Reescreva em forma de lista, mais curta, o parágrafo do texto sobre São Petersburgo que começa com "E conforme explica Arnold Toynbee", mantendo seus fatos principais.

TEXTO PARA ANÁLISE –
▼

    E conforme explica Arnold Toynbee no trecho que abre este artigo, o objetivo do tzar de todas as Rússias foi dar uma resposta ao desafio da Questão Ocidental, isto é, à superioridade técnica, militar e material dos países ocidentais que no início do século XVIII já se mostrava com nitidez. Era preciso achar meios de criar não só uma cidade portuária para estimular o comércio, uma “janela para o Ocidente”, como ela foi designada, mas criar indústrias que produzissem artigos que pudessem ser comercializados, formar gente capacitada que pudesse gerir essas indústrias, construir navios que pudessem usar o porto de São Petersburgo e transportar mercadorias para os países ocidentais pelo Mar Báltico. Pedro tentou tudo isso para empurrar a Rússia, custasse o que custasse, rumo à modernidade ocidental. Fracassou na questão da industrialização e da criação de uma Marinha digna do nome, mas de qualquer forma estabeleceu um exército permanente que protegerias as conquistas militares, e lançou a semente da incorporação das conquistas da civilização ocidental por meio da cidade que leva seu nome.

    Essa pequena história de como São Petersburgo surgiu da chamada Grande Guerra do Norte que durou de 1700 a 1721 permite-nos entender melhor o que acontece hoje no século XXI, em que a Suécia abandona sua tradicional neutralidade para se unir ao bloco militar ocidental, capitaneado pelos Estados Unidos. Se a derrota da Suécia em Poltava marcou a abertura da Rússia para o Ocidente, essa reunião da OTAN de boas-vindas ao seu novo membro será o símbolo do corte total dos laços que ligam a Rússia à Europa?

     Nesse sentido, outras questões se colocam. Será que Vladimir Putin terá o mesmo papel que Pedro, o Grande teve no século XVIII, mas de maneira invertida? Será que assim como Pedro não teve pejo de sacrificar milhares de vidas humanas para abrir a janela para o Ocidente, ao final da Guerra na Ucrânia, que um dia terminará sem dúvida, Putin, pela decisão tomada em fevereiro de 2022, terá sacrificado milhares de vidas para fechar as portas ao Ocidente e voltar as relações do seu país primordialmente para a Ásia? E à luz das lições de Platão que vimos examinando aqui neste meu humilde espaço sobre a natureza da liderança política, as ações dos dois líderes russos, o do século XVIII e o do século XXI, atenderiam aos critérios platônicos sobre a necessidade de cultivar a virtude dos cidadãos e de domar suas paixões para colocá-los no caminho da racionalidade? Será que a decisão de num caso abrir uma janela para o Ocidente fundando uma cidade e no outro de fechar tal janela totalmente pela invasão de um país vizinho foram decisões de homens visionários, sabedores do melhor caminho pelo qual conduzir o povo?  Ou tanto Pedro quanto Vladimir são simplesmente tiranos que impuseram sua vontade ao país sem se importarem com o sofrimento material e espiritual infligido às pessoas?

    Prezados leitores, como sempre não trago respostas às perguntas que coloco, mas uma coisa é certa: para o bem e para o mal, sem São Petersburgo e a ocidentalização a fórceps que ela representou, a Rússia não teria nos brindado com Tolstói, com Dostoiévski, com Turguêniev, Gógol, para mencionar apenas alguns escritores (meus conhecidos) que fizeram contribuições seminais à civilização cultivadas no mundo inteiro. Esperemos que o legado cultural do fechamento da janela para o Ocidente de Putin fique à altura daquele ensejado por Pedro, o Grande.
▲
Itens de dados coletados
▼
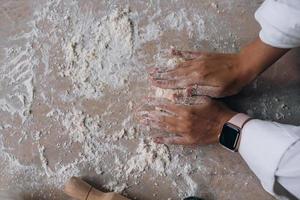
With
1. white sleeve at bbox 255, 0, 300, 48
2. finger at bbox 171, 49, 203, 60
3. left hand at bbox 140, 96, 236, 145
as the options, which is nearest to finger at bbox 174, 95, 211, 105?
left hand at bbox 140, 96, 236, 145

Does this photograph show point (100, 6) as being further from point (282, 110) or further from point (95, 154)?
point (282, 110)

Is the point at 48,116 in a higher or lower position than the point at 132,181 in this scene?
higher

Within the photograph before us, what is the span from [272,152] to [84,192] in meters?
0.49

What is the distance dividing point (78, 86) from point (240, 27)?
49 centimetres

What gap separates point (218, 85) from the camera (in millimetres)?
1315

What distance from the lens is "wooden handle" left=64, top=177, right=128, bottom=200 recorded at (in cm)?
131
▲
RESULTADO DA TAREFA –
- Segundo Arnold Toynbee, o tzar quis responder à Questão Ocidental: a superioridade técnica, militar e material dos países ocidentais, já nítida no início do século XVIII.
- Para isso, era preciso criar:
  - uma cidade portuária para estimular o comércio, a "janela para o Ocidente";
  - indústrias com artigos comercializáveis;
  - gente capacitada para geri-las;
  - navios que usassem o porto de São Petersburgo e levassem mercadorias aos países ocidentais pelo Mar Báltico.
- Pedro tentou tudo isso para empurrar a Rússia, a qualquer custo, rumo à modernidade ocidental.
- Fracassou na industrialização e na criação de uma Marinha digna do nome.
- Ainda assim, estabeleceu um exército permanente para proteger as conquistas militares.
- Também lançou a semente da incorporação das conquistas da civilização ocidental por meio da cidade que leva seu nome.